• [Your objective]
The entries below must be returned exactly as they stand.

== Material shown

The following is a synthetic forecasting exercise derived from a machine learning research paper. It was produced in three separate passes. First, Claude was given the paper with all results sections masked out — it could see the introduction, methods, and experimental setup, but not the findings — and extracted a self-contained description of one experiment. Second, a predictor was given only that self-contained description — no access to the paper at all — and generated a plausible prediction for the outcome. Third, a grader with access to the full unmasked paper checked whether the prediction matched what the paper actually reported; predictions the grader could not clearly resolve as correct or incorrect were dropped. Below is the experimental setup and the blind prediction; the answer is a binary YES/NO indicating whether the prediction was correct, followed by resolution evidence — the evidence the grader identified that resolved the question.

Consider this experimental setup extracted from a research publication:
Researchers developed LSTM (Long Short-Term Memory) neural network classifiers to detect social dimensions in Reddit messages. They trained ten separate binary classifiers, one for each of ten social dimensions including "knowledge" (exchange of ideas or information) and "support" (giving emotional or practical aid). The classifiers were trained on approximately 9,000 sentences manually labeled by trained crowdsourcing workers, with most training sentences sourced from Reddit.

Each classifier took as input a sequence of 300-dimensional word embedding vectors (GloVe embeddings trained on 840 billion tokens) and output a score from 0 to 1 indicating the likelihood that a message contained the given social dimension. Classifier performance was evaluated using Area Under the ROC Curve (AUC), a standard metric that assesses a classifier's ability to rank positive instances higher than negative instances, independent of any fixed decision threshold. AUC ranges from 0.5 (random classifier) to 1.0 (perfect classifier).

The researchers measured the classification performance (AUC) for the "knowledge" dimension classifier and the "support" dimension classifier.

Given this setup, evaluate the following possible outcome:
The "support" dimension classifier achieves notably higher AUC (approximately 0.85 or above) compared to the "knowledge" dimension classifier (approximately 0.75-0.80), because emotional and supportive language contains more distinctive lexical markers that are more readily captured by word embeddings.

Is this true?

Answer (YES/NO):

====

• [Completed task]
The following is a synthetic forecasting exercise derived from a machine learning research paper. It was produced in three separate passes. First, Claude was given the paper with all results sections masked out — it could see the introduction, methods, and experimental setup, but not the findings — and extracted a self-contained description of one experiment. Second, a predictor was given only that self-contained description — no access to the paper at all — and generated a plausible prediction for the outcome. Third, a grader with access to the full unmasked paper checked whether the prediction matched what the paper actually reported; predictions the grader could not clearly resolve as correct or incorrect were dropped. Below is the experimental setup and the blind prediction; the answer is a binary YES/NO indicating whether the prediction was correct, followed by resolution evidence — the evidence the grader identified that resolved the question.

Consider this experimental setup extracted from a research publication:
Researchers developed LSTM (Long Short-Term Memory) neural network classifiers to detect social dimensions in Reddit messages. They trained ten separate binary classifiers, one for each of ten social dimensions including "knowledge" (exchange of ideas or information) and "support" (giving emotional or practical aid). The classifiers were trained on approximately 9,000 sentences manually labeled by trained crowdsourcing workers, with most training sentences sourced from Reddit.

Each classifier took as input a sequence of 300-dimensional word embedding vectors (GloVe embeddings trained on 840 billion tokens) and output a score from 0 to 1 indicating the likelihood that a message contained the given social dimension. Classifier performance was evaluated using Area Under the ROC Curve (AUC), a standard metric that assesses a classifier's ability to rank positive instances higher than negative instances, independent of any fixed decision threshold. AUC ranges from 0.5 (random classifier) to 1.0 (perfect classifier).

The researchers measured the classification performance (AUC) for the "knowledge" dimension classifier and the "support" dimension classifier.

Given this setup, evaluate the following possible outcome:
The "support" dimension classifier achieves notably higher AUC (approximately 0.85 or above) compared to the "knowledge" dimension classifier (approximately 0.75-0.80), because emotional and supportive language contains more distinctive lexical markers that are more readily captured by word embeddings.

Is this true?

Answer (YES/NO):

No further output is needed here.